Elspeth continuou a encará-la, em tranquila expetativa. Flossie suspirou.

- Oh, está bem; uma catástrofe desse tamanho deixa marcas, mesmo que não sejam materiais. Os taumaturgos da defesa civil também devem ter percebido, têm mais experiência nisso do que eu...

- Suponho que deva ter achado as digitais de alguém, e certamente não deve ter sido dos gnomos - assegurou Elspeth.

- Sim... pelo padrão do incêndio, não tenho a menor dúvida de que o circuito mágico foi instalado pelo próprio Ali Santorno, o paisagista-chefe. Mas Santorno era do povo das fadas, e os taumaturgos provavelmente não iriam querer envolver um dos seus na história, mesmo que tenha morrido há centenas de anos.

- Em circunstâncias misteriosas, aliás - replicou Elspeth. - Parece que ele tinha boas razões para desconfiar do seu próprio povo...

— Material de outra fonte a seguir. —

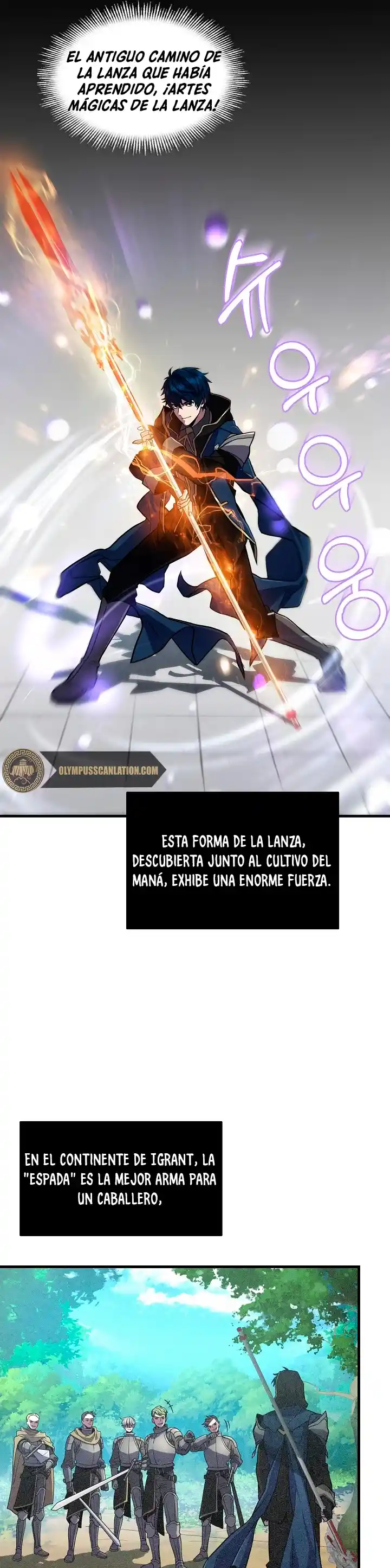 El Regreso Del Legendario Caballero De La Lanza - Capítulo 06 - Página 19 - LectorTMOo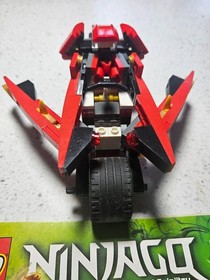 LEGO Ninjago 9441 Kai's Blade Cycle &ndash; Complete &ndash; 100%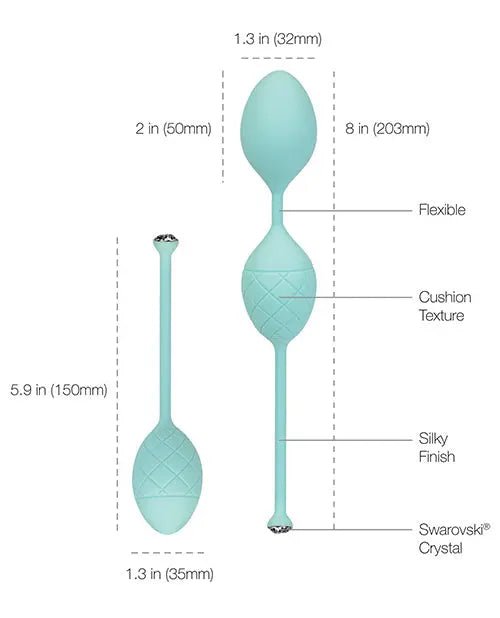 Pillow Talk Frisky Pleasure Balls B.M.S. Enterprises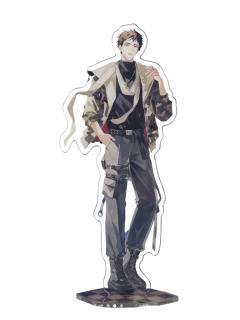 韩文清五等赏人形立牌-悠然假期系列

- Então... Santorno sabia que os mestres da cidade iriam tentar alguma coisa no futuro, e se antecipou a eles - concluiu Flossie. - E agora, estamos restabelecendo o pântano de Umbrareia como uma reserva de vida selvagem.

- E o povo das fadas está aceitando isso passivamente? - Questionou Elspeth. - Muito suspeito. Com a revitalização de Umbrareia e a conclusão dos reparos no Parque dos Ciprestes, o status quo dos humanos vai ficar ainda melhor do que antes da época em que o prefeito Lubelha mandou aterrar o pântano.

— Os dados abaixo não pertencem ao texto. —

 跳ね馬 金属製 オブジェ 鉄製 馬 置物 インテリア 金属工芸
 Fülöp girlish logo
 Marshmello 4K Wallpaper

- Definitivamente, o povo das fadas está escondendo alguma coisa - redarguiu Flossie. - E não parecem de modo algum preocupados que terminemos os trabalhos no prazo acertado.

Elspeth fez um aceno afirmativo.

- Talvez porque acreditem que desta vez podem desfazer tudo no momento em que quiserem... e sem cometer falhas ou serem incriminados, o que é bem pior - ponderou.

- Então, você descobriu o que eles querem - Flossie arqueou as sobrancelhas.

- Ainda não, - admitiu Elspeth - mas acho que sei como pretendem contra-atacar...

E com uma piscadela:

- Continue com o seu trabalho; vou cuidar para que não a importunem.